Un incident sécuritaire majeur en mer Baltique
La Russie se retrouve une nouvelle fois au cœur d'une affaire de sécurité internationale préoccupante. Un drone a été neutralisé par les forces armées suédoises alors qu'il évoluait à proximité immédiate du porte-avions français Charles de Gaulle, actuellement en escale dans le port de Malmö, dans le sud de la Suède. Cet événement survient dans un contexte géopolitique déjà tendu en mer Baltique, zone de rivalités stratégiques entre Moscou et les pays membres de l'Alliance atlantique.

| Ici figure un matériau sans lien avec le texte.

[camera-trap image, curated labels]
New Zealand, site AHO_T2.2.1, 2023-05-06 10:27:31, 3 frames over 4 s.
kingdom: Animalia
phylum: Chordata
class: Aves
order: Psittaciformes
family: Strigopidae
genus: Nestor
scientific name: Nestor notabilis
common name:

Une violation d'espace aérien suédois probable
L'incident s'est produit à environ treize kilomètres du Charles de Gaulle, dans le détroit d'Öresund. Un navire de la marine suédoise, en patrouille maritime, a repéré l'engin et a pris des mesures pour le neutraliser. « Il est probable qu'il y ait eu une violation de l'espace aérien suédois par un drone. Cela s'est produit alors qu'un navire militaire russe se trouvait dans l'Öresund et dans les eaux territoriales suédoises », a déclaré jeudi soir le ministre de la défense suédois, Pål Jonson, lors d'une interview à la chaîne SVT.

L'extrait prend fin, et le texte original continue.